In his daygame videos and self-published books, Tom recounted a familiar manosphere backstory of being bullied by his male peers and friend-zoned by girls. But that wasn’t the whole picture. While doing my research, I received a message from Tom’s ex-wife. (In the podcast, we called her Elizabeth, a pseudonym, because she feared reprisals from his fans.) Elizabeth said she had been at university with Tom Ralis—his birth name—at the turn of the century. They’d met in the choir. He was “quite tall, and quite gawky … he had a kind of lopsided grin and he was sort of cheery and chirpy and wanted to make people laugh,” she told me. Elizabeth was a music student, and she was—unusual for Britain—a follower of the Greek Orthodox faith. How funny, Tom had said. He was interested in that religion too. But he didn’t expect to become her boyfriend. He was happy just to be friends.

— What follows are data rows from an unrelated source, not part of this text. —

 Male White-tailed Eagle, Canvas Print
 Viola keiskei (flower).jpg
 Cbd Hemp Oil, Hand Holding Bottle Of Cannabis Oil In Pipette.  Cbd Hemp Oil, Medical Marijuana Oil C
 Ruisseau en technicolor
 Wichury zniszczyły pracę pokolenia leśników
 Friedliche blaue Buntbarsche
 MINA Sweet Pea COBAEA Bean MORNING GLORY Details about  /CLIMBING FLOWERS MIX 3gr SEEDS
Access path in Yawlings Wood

[Read: To learn about the far right, start with the ‘manosphere’]

When Elizabeth’s father had a car accident, though, Tom started love bombing her. He turned up at her room in college with tea bags and biscuits, and told her that he did in fact want to date her. This proposal came with an implicit threat: “If I wouldn’t be with him, he would disappear,” she told me. “And the way that he talked about it … there was a kind of threat of suicide, that he would kill himself if I wouldn’t be with him.”

Confused, worried, and under pressure, Elizabeth said she “let him take over.” She began to date Tom, and they got married while still at university. Then, she recounted, they moved to a Greek island, where Elizabeth taught English, and Tom, who had started dressing all in black, went on a pilgrimage to Mount Athos—an Orthodox monastery that bans women and even female animals to maintain its purity. When he returned, Elizabeth said, Tom announced that he wanted to become a monk.

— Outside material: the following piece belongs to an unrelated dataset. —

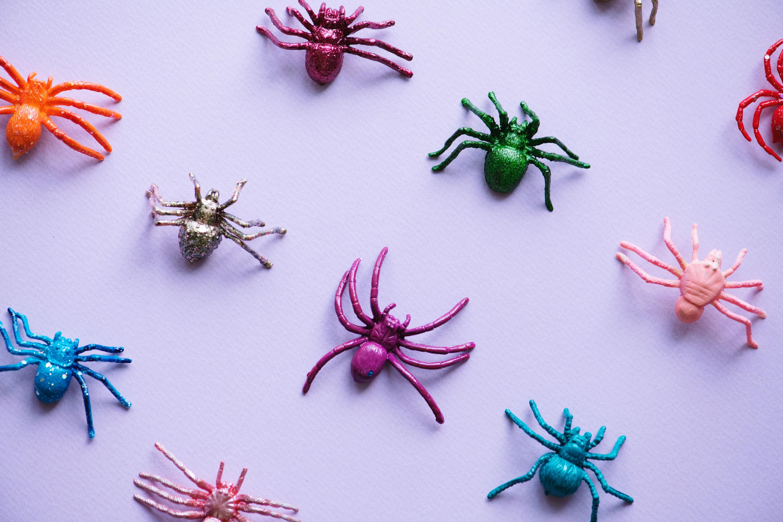 Reproduce Bugs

I was surprised by this revelation: The man who became famous for teaching seduction had considered a vow of celibacy? But to Elizabeth, the announcement made perfect sense. When she first met Tom, he was a biology student who “hero-worshipped” the geneticist and atheist Richard Dawkins, she said, before he became “disillusioned with science and rationalism.” The common thread between all of these different Toms—Ralis and Torero; ardent atheist, wannabe monk, and YouTube pick-up artist—was a psychological need, a desire to be respected, to be listened to, to be a preacher. It was the role he wanted. The subject matter that he preached about came second.

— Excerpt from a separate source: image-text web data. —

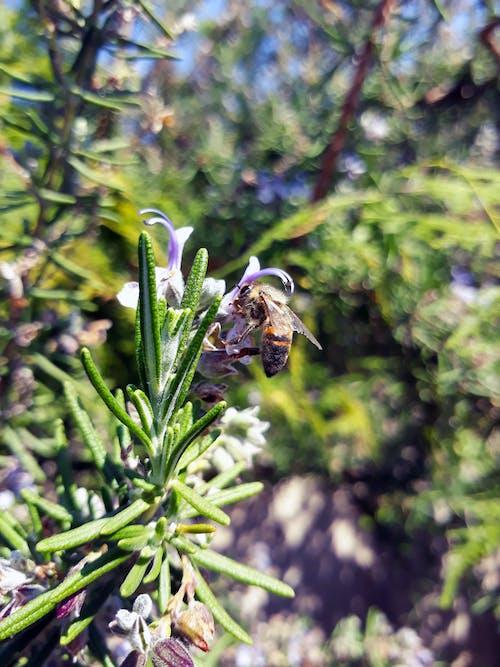 Fotos de stock gratuitas de abeja, floreciente, Romero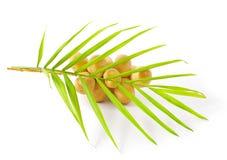 Yellow raw dates Royalty Free Stock Image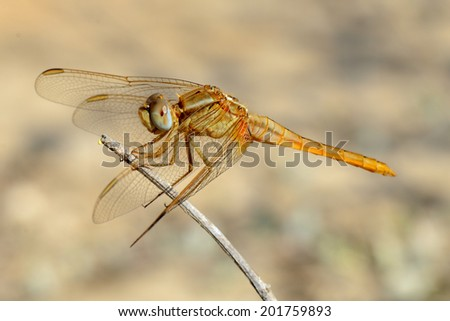 Closeup of dragonfly resting on a twig.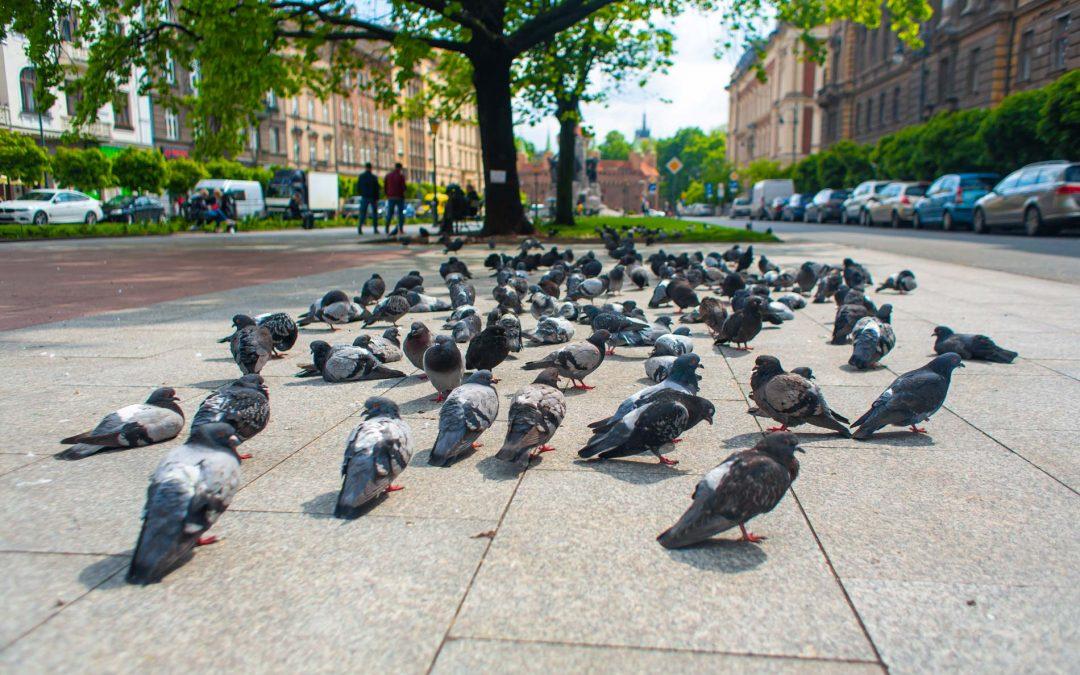 Control de aves en el Ayuntamiento de Fraga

[Read: Am I being love bombed? Are you?]

Not every internet guru follows this pattern. Some influencers have developed a genuine interest in a single topic and decided to make it into a career. But many other corners of the internet are full of serial enthusiasts who have pinballed from one ideology to another, believing in each one deeply as they go. These flexible evangelists are perfectly suited to becoming online gurus. They believe, and they need to preach—and because of the lack of gatekeeping on social media, the most talented talkers can easily find an audience online.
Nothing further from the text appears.